A UW-IT Research Computing community-driven collection of Slurm job submission scripts for all kinds of computing tasks—from quick tests to complex workflows on multi-GPU nodes.
This repository is intended to help researchers, analysts, and students quickly adopt and adapt Slurm scripts for their own use on Hyak.
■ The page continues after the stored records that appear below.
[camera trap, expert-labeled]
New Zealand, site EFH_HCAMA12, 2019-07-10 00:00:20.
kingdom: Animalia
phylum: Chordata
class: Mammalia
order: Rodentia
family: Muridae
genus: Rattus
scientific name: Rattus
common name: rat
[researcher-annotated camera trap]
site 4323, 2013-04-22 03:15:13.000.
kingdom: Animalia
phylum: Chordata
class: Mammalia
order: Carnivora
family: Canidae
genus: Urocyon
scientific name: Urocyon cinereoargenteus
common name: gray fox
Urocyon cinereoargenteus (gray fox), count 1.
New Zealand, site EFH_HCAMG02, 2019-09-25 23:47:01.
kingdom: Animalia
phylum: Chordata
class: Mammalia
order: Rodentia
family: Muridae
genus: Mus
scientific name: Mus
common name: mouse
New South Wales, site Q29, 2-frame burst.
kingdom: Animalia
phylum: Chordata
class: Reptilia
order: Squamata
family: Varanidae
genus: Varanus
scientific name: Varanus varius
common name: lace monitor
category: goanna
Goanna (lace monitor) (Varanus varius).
Scripts are organized by category, with each category containing example scripts and a README:
submit-it/
├── python/
│ ├── basic-python.slurm
│ └── README.md
├── gpu/
│ ├── pytorch-training.slurm
│ ├── tensorflow.slurm
│ └── README.md
├── mpi/
│ ├── openmpi-job.slurm
│ └── README.md
├── array-jobs/
│ ├── batch-processing.slurm
│ └── README.md
└── template/
├── slurm-template.slurm
└── README.md
To add a new script:
- Choose or create a category folder (e.g.,
gpu/
,r/
,array-jobs/
) - Add your
.slurm
script and name it descriptively (e.g.,blast-array.slurm
) - Include header comments in your script (see below)
- Update or create the
README.md
in that folder to explain:- What the script does
- How to run it
- Any dependencies or modules required
- Open a pull request!
Please include these details as comments at the top of your Slurm script:
#!/bin/bash
#SBATCH --job-name=<your_job_name>
#SBATCH --output=logs/%x_%j.out
#SBATCH --error=logs/%x_%j.err
# %x and %j are shorthand for the job name and the job ID, great details for organizing job output files. Additionally, storing all output and error files in a logs/ directory is good practice.
#
#SBATCH --account=<your_account>
#SBATCH --partition=ckpt
# Using ckpt as the default partition will keep your script generalized for all users
#SBATCH --nodes=1
#SBATCH --ntasks=<N>
#SBATCH --mem=<N>G # always include units - MB is default
#SBATCH --time=<time in day-hour:min:sec format, 0-00:00:00>
#
# Description: Brief explanation of what this job does.
# Author: Your Name (optional)
# Cluster Notes: Optional notes about required resources or compatibility.
#
# Usage:
# sbatch your_script.slurm
#
# Dependencies:
# - module load xyz
# - NOTE, scripts calling conda environments require: eval "$(conda shell.bash hook)"
# - container used
# - requires input_data.csv
# - Clearly indicate where users should modify variables.